Tuesday, November 15, 2022

More Commentary on Situation in French Catholic Church: "Structural 'Implosion" and Pope Francis's Mixed Record


More commentary on the eye-popping revelation in the French Catholic church that 11 former bishops, some still sitting and others retired, have been credibly accused of sexual abuse of minors, and a French cardinal has admitted abusing a 14-year-old girl in his pastoral care in the past: 

Robert Mickens, "The Church's implosion: it's gonna get worse before it gets better":

I'd submit that what is happening in France is only the latest and most pernicious stage in what I described exactly ten years ago -- during a Nov. 16, 2012 talk at the City Club of Cleveland, Ohio -- as the Catholic Church's structural "implosion".

It's another inevitable result of an ethos perpetuated by members of a clerical caste and their lay enablers who are bent on preserving -- at all costs -- the Church's anachronistic structure and many of its rituals and customs that appear more and more estranged from the radical message of the gospel.

Pope Francis’s record is mixed on the greatest scandal to envelop the church in centuries. His forthrightness on the issue is admirable, but ultimately he, and the church, will be judged on the tangible progress they have made.

The Catholic sexual abuse scandal is a systemic problem. It's the result of the system by which the Catholic church is organized and governed, which places all governing (and teaching) power in the hands of ordained males who are, with the exception of Catholic rites permitting priestly marriage, ostensibly celibate.

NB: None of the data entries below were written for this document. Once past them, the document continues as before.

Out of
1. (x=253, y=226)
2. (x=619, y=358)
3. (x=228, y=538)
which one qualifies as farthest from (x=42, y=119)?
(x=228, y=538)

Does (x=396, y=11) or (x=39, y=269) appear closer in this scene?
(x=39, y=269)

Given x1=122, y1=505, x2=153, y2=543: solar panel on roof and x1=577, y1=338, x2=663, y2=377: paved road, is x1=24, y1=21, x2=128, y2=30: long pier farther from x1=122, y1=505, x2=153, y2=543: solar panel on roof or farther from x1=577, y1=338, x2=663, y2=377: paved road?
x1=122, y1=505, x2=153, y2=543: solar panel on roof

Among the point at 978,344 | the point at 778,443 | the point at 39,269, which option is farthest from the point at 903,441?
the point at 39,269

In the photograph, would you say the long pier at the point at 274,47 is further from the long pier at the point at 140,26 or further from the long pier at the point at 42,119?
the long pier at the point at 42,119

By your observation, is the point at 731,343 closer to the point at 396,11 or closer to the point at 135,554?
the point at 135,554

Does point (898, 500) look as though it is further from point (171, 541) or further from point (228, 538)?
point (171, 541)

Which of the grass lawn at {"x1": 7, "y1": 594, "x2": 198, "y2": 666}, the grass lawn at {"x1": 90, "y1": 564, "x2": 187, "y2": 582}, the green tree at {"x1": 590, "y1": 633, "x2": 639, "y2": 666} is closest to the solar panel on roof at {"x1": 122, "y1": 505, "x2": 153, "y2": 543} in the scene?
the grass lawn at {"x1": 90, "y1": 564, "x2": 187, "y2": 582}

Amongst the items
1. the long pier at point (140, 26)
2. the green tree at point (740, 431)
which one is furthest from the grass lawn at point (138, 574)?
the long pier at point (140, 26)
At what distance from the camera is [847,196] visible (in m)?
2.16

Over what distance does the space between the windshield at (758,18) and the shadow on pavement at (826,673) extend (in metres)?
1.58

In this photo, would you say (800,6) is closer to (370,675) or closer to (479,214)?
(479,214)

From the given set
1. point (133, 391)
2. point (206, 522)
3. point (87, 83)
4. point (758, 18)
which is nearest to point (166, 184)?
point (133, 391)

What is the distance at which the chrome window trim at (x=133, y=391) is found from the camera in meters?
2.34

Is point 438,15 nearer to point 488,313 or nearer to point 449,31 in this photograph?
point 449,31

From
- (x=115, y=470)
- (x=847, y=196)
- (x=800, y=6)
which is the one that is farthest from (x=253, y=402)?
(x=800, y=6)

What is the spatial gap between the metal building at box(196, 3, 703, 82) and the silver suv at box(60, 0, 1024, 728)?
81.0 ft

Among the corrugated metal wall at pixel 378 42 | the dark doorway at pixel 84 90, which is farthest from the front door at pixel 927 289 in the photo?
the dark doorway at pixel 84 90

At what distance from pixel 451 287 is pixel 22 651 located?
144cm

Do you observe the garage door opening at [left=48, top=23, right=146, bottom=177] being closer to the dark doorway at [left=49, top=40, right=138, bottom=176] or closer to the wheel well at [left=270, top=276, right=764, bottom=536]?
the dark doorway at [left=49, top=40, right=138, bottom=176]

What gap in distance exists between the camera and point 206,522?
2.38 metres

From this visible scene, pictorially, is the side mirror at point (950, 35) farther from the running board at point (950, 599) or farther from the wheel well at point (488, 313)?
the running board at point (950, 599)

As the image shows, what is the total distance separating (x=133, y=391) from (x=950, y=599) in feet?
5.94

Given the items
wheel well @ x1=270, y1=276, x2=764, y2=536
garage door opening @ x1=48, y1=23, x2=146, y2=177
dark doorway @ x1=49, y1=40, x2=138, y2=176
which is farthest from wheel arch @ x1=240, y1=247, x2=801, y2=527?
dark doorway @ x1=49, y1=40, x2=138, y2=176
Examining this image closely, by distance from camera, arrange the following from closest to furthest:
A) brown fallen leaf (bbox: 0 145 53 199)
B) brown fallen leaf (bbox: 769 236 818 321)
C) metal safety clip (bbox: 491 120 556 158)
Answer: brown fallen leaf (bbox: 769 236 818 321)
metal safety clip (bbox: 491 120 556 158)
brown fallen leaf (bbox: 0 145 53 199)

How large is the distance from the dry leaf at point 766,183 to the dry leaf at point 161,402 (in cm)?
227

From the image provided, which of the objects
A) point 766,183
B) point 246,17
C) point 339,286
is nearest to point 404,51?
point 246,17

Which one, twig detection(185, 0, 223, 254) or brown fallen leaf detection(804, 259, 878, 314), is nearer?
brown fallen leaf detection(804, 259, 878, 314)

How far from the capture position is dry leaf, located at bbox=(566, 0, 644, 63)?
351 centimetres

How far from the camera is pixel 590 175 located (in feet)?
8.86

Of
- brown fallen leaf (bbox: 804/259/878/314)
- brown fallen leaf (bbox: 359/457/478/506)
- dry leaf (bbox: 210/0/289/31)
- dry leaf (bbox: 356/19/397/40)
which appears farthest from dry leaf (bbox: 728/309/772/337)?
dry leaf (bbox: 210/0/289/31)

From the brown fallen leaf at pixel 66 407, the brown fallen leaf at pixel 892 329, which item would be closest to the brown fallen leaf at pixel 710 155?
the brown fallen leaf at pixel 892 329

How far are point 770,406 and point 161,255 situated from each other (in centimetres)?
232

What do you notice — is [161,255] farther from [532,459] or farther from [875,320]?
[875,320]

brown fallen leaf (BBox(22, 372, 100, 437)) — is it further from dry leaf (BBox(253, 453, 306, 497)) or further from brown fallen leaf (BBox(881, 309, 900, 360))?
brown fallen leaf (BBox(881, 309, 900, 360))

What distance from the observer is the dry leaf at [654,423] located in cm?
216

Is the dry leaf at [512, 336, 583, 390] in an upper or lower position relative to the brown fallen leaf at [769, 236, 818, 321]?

This is a tiny slice of the whole church. This systemic arrangement excludes women from ordination, and it excludes married men except in Anglican and Eastern Catholic rites that permit married clergy, but are far from the Catholic norm. 

This systemic arrangement excludes all lay Catholics from governing power. it is ipso facto abusive because it is a non-representative, top-down arrangement that creates a caste system within the people of God, in which all lay Catholics are viewed as and rendered passive objects of "pastoral" activity on the part of the ordained. 

Such a system is a recipe for abuse. Until the clericalist model clerical leaders of the Catholic church have chosen to treat as permanent and sacrosanct — when it's neither — is radically revised, dismantled, and something much more in line with the gospels built in its place, the abuse will continue. And as long as the current pope does nothing to change the system in a radical way, he will remain a big part of the abuse problem and will be viewed in that light by historians.